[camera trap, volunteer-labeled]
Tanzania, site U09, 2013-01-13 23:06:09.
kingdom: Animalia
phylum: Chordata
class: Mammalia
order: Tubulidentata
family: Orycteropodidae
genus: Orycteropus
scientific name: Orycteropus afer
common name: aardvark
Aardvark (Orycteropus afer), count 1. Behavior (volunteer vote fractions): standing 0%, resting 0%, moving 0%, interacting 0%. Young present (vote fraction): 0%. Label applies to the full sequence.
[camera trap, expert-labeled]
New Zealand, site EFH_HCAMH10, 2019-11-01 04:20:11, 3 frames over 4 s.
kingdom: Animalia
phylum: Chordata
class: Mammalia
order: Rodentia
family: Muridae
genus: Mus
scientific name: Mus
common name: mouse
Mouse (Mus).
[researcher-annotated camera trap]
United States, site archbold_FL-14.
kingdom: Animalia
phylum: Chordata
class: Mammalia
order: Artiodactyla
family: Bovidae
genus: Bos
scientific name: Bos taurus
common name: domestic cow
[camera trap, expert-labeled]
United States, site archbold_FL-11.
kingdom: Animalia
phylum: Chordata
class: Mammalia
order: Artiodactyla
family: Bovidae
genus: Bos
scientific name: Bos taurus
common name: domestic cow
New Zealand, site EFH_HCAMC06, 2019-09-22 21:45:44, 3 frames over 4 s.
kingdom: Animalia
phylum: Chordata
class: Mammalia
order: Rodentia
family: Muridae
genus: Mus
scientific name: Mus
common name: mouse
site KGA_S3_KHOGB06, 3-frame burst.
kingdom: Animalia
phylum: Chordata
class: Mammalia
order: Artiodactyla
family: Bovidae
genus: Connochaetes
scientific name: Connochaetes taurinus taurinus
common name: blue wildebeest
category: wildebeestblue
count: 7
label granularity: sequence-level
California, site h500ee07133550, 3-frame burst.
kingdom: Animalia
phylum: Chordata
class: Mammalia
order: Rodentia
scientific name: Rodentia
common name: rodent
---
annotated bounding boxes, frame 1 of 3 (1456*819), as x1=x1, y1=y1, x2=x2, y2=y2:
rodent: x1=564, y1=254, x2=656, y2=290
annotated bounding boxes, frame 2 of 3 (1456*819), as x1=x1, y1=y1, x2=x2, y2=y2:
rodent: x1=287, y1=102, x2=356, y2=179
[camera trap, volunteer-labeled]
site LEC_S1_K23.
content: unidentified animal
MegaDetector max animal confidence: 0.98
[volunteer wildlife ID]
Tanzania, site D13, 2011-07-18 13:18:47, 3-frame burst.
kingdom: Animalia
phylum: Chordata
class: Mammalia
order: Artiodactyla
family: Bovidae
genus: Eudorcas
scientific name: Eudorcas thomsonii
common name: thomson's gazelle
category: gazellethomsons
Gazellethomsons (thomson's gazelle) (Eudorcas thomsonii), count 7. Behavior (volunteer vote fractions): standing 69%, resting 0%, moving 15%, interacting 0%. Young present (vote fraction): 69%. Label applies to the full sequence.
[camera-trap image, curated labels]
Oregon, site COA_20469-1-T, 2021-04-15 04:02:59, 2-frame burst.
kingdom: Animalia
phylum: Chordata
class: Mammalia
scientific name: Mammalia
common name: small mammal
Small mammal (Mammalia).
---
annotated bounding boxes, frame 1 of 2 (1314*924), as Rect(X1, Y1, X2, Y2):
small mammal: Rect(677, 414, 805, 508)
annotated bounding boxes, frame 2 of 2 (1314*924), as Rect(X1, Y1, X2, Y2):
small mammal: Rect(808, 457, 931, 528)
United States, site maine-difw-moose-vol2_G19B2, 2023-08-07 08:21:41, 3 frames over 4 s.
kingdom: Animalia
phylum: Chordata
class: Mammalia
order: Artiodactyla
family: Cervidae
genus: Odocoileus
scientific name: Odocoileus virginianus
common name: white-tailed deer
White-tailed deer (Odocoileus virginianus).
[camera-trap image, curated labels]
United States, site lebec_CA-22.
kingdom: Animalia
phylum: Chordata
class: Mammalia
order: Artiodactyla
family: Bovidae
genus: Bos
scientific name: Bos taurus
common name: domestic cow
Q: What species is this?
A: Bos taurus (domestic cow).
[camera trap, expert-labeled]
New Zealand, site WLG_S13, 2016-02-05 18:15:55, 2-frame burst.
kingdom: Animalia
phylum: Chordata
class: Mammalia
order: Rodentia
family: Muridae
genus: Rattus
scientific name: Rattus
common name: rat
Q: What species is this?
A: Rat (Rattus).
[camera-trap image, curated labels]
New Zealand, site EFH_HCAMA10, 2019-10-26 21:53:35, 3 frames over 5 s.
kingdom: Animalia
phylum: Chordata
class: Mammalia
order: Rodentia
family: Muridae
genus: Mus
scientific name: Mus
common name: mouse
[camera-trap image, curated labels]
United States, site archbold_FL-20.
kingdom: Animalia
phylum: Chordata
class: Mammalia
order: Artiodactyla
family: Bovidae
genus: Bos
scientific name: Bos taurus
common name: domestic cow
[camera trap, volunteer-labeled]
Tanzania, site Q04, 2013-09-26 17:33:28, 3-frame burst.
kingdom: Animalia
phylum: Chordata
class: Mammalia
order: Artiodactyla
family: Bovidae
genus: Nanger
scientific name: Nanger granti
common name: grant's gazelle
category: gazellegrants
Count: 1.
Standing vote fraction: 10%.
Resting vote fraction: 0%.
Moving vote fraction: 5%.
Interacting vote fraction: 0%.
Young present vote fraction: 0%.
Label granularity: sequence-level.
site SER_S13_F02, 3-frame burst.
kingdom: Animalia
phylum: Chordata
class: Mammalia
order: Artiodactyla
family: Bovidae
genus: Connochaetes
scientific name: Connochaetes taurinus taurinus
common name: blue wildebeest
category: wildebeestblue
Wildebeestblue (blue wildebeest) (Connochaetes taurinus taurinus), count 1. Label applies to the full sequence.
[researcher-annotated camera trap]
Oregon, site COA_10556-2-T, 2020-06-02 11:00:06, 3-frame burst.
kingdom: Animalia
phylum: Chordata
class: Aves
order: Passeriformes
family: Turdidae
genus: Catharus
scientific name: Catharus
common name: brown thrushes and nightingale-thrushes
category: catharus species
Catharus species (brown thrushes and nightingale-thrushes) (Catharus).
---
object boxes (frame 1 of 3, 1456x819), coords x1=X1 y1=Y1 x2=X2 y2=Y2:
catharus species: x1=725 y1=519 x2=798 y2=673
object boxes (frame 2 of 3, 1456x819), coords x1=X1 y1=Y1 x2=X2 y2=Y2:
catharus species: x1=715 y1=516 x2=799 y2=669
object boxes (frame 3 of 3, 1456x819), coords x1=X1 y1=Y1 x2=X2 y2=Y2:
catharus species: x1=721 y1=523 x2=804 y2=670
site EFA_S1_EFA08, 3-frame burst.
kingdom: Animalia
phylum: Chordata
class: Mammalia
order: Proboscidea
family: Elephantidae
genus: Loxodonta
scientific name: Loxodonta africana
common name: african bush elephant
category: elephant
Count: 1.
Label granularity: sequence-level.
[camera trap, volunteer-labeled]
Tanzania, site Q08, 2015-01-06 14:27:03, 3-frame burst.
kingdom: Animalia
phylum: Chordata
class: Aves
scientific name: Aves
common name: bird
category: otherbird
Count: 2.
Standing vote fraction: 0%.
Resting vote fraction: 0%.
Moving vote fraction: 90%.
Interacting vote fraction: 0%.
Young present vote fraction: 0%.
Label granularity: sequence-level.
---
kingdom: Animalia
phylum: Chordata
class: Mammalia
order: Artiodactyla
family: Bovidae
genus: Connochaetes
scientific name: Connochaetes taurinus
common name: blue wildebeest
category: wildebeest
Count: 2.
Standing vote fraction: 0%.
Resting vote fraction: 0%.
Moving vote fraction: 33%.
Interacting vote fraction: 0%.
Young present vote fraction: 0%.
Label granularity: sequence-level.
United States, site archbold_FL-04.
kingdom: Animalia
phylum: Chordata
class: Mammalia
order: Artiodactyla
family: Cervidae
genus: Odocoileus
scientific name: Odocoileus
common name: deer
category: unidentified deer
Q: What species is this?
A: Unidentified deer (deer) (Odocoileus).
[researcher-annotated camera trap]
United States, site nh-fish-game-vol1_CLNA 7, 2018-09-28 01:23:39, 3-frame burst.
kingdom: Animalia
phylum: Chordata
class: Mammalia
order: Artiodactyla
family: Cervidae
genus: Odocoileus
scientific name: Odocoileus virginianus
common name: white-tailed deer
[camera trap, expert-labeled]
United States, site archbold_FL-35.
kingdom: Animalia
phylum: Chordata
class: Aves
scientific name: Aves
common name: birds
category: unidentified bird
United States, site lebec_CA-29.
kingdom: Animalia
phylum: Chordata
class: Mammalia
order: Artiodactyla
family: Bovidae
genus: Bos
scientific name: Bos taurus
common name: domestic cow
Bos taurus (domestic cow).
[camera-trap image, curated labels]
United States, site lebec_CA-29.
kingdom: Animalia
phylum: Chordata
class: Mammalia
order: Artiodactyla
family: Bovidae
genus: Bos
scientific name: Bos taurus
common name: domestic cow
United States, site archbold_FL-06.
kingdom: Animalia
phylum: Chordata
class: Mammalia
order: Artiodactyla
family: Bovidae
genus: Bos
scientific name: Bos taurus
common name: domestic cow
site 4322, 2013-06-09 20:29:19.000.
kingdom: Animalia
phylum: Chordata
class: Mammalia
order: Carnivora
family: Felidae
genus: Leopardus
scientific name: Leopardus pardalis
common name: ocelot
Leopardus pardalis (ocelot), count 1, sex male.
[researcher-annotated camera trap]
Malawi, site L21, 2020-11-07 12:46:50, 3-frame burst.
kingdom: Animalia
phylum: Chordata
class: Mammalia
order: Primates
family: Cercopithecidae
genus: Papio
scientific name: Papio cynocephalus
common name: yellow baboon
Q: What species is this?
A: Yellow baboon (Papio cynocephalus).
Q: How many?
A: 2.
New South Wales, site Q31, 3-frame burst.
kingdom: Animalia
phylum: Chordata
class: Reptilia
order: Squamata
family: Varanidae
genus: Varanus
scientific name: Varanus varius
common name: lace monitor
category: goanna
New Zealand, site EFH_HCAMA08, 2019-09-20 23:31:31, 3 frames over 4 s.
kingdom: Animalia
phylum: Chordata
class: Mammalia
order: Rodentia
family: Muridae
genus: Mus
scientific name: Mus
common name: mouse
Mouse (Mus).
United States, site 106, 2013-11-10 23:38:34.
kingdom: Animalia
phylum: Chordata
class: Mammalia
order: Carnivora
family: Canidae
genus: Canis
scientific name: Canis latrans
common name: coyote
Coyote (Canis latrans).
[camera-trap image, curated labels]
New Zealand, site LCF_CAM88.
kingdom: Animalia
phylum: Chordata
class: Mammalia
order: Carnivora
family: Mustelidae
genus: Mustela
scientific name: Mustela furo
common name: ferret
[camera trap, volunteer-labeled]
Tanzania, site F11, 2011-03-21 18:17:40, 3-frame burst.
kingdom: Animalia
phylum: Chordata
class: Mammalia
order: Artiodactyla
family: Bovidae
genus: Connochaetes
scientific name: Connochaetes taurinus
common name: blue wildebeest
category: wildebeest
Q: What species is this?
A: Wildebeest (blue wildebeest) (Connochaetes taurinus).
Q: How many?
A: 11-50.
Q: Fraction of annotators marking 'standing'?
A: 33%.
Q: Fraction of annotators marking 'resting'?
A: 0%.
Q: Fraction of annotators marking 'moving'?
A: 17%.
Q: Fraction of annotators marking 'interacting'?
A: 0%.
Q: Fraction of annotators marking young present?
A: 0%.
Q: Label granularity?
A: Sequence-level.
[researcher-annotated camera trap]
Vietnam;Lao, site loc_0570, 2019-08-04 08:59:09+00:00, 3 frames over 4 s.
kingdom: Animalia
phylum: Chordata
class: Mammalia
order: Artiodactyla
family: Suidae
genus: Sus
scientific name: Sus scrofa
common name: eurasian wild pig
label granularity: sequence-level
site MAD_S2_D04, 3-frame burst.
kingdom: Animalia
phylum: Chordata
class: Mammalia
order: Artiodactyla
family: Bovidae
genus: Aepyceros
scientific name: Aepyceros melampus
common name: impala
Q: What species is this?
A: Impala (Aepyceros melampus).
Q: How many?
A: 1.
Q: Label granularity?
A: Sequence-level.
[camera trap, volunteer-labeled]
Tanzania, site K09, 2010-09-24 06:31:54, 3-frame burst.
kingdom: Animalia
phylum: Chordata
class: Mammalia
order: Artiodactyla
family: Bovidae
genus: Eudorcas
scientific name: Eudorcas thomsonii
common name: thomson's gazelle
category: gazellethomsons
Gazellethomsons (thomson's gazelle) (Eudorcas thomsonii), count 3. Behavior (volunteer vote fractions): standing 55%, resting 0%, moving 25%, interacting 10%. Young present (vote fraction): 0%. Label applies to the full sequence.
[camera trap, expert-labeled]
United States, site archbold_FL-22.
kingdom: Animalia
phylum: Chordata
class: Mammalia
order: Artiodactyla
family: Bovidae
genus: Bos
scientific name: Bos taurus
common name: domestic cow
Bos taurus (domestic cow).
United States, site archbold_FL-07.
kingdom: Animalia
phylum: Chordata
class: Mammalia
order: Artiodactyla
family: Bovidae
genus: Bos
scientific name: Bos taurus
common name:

··········

**Work instructions:**
Each line from the top of the listing down to and including the one containing "United States, site archbold_FL-14." should be transcribed exactly; nothing else is to be output.

**Response to this task:**
[camera trap, volunteer-labeled]
Tanzania, site U09, 2013-01-13 23:06:09.
kingdom: Animalia
phylum: Chordata
class: Mammalia
order: Tubulidentata
family: Orycteropodidae
genus: Orycteropus
scientific name: Orycteropus afer
common name: aardvark
Aardvark (Orycteropus afer), count 1. Behavior (volunteer vote fractions): standing 0%, resting 0%, moving 0%, interacting 0%. Young present (vote fraction): 0%. Label applies to the full sequence.
[camera trap, expert-labeled]
New Zealand, site EFH_HCAMH10, 2019-11-01 04:20:11, 3 frames over 4 s.
kingdom: Animalia
phylum: Chordata
class: Mammalia
order: Rodentia
family: Muridae
genus: Mus
scientific name: Mus
common name: mouse
Mouse (Mus).
[researcher-annotated camera trap]
United States, site archbold_FL-14.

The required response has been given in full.